Ulrich Ruegg Ellis was a pioneering member of the Canberra Press Gallery and a government stirrer who stretched the limits of public servants’ freedom to criticise ministers and their government.
His case came to mind as I considered the latest Australian Public Service Commission guide “Making Public Comment on Social Media”.
In April 1945 Ellis, who by then was working as deputy-director of public relations in the Department of Post-war Reconstruction, wrote an acerbic letter to the Canberra Times.
It began: “Sir,—When a Minister of the Crown issues decisions with the carefree abandon of a child of three and laughs with contempt in the face of the common principles of administrative justice, it is time not only to protest but to remove him from an office which he is no longer fit to hold.”

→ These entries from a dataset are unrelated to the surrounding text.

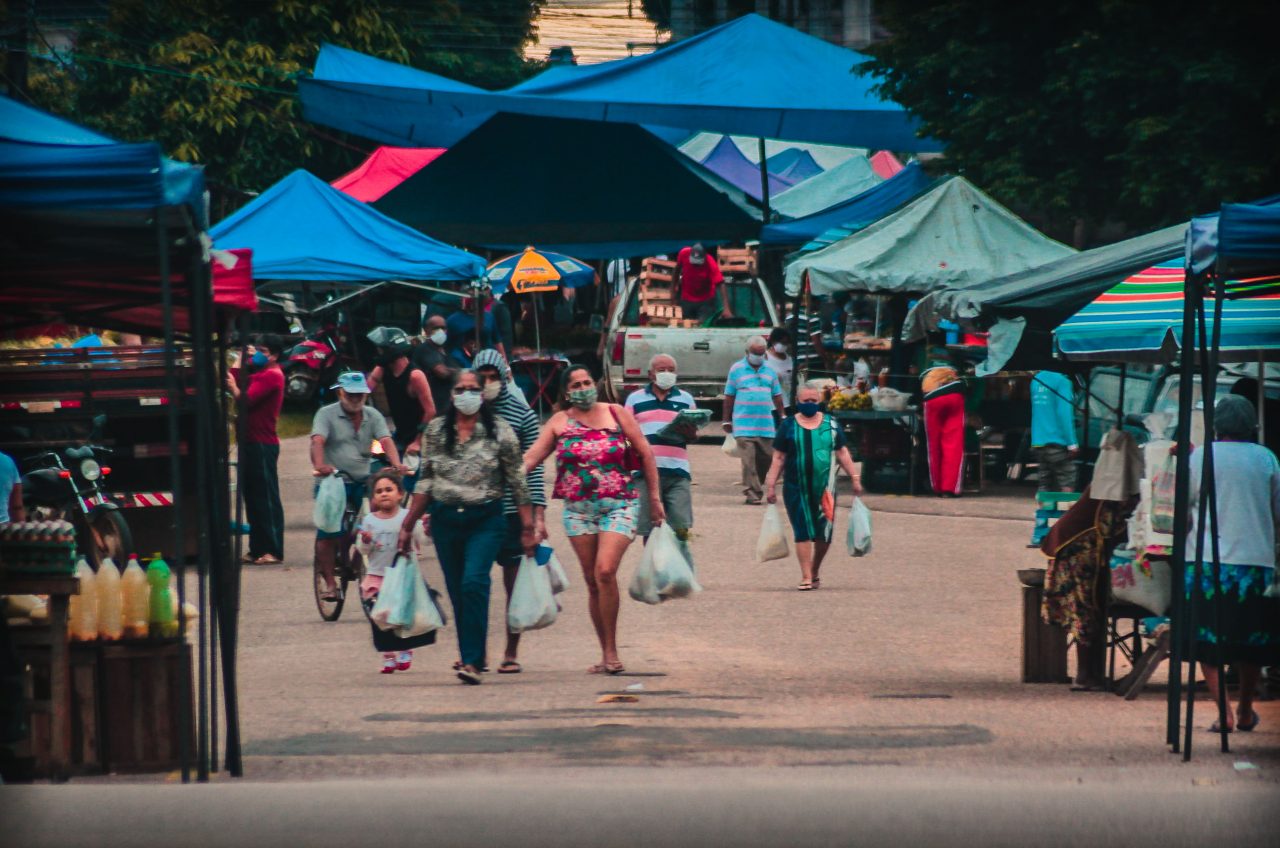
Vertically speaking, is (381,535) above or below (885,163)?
below

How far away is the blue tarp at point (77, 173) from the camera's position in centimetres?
639

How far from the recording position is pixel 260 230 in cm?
1909

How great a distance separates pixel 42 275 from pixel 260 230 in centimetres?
1132

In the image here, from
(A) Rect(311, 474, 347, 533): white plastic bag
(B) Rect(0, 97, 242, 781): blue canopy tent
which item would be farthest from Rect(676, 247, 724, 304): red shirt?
(B) Rect(0, 97, 242, 781): blue canopy tent

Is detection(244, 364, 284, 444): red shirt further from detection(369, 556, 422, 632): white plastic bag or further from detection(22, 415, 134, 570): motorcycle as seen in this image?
detection(369, 556, 422, 632): white plastic bag

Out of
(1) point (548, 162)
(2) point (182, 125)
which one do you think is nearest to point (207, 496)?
(1) point (548, 162)

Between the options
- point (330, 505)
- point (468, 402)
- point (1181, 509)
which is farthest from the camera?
point (330, 505)

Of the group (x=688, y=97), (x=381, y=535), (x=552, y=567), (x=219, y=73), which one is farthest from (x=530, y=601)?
(x=219, y=73)

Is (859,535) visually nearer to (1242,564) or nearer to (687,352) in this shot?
(1242,564)

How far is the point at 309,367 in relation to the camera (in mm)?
29328

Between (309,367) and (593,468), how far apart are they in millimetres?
Answer: 19797

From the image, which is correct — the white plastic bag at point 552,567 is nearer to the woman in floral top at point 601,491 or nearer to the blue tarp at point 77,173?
the woman in floral top at point 601,491

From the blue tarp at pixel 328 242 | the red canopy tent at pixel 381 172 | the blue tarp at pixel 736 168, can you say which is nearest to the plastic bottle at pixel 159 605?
the blue tarp at pixel 328 242

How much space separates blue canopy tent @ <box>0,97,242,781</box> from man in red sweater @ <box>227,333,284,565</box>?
18.2 feet
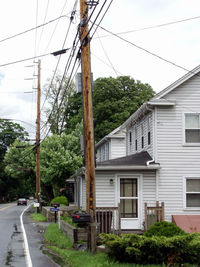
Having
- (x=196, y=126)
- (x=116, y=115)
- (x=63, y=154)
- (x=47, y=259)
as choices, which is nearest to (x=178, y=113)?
(x=196, y=126)

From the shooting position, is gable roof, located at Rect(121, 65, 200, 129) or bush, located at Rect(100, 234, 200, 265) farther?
gable roof, located at Rect(121, 65, 200, 129)

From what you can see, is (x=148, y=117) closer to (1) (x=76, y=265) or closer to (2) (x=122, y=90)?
(1) (x=76, y=265)

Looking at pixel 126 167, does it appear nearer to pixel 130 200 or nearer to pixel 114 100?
pixel 130 200

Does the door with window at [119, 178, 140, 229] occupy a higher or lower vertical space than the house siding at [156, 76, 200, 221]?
lower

He concluded: “As the Minister has proved himself unfit to administer his Department, the time has come for the establishment of a publicly conducted Housing Priority Committee so that the work of allocating houses can be carried out in the broad light of day.”
He signed it Ulrich Ellis, Hotel Kingston, Canberra.
Given his unusual name there was no hiding his government employment.
Housing was extremely scarce in Canberra at the time and Ellis explained that upon his transfer to the ACT in the previous year he had sought to exchange his Melbourne home with a person who had been transferred from Canberra to Melbourne.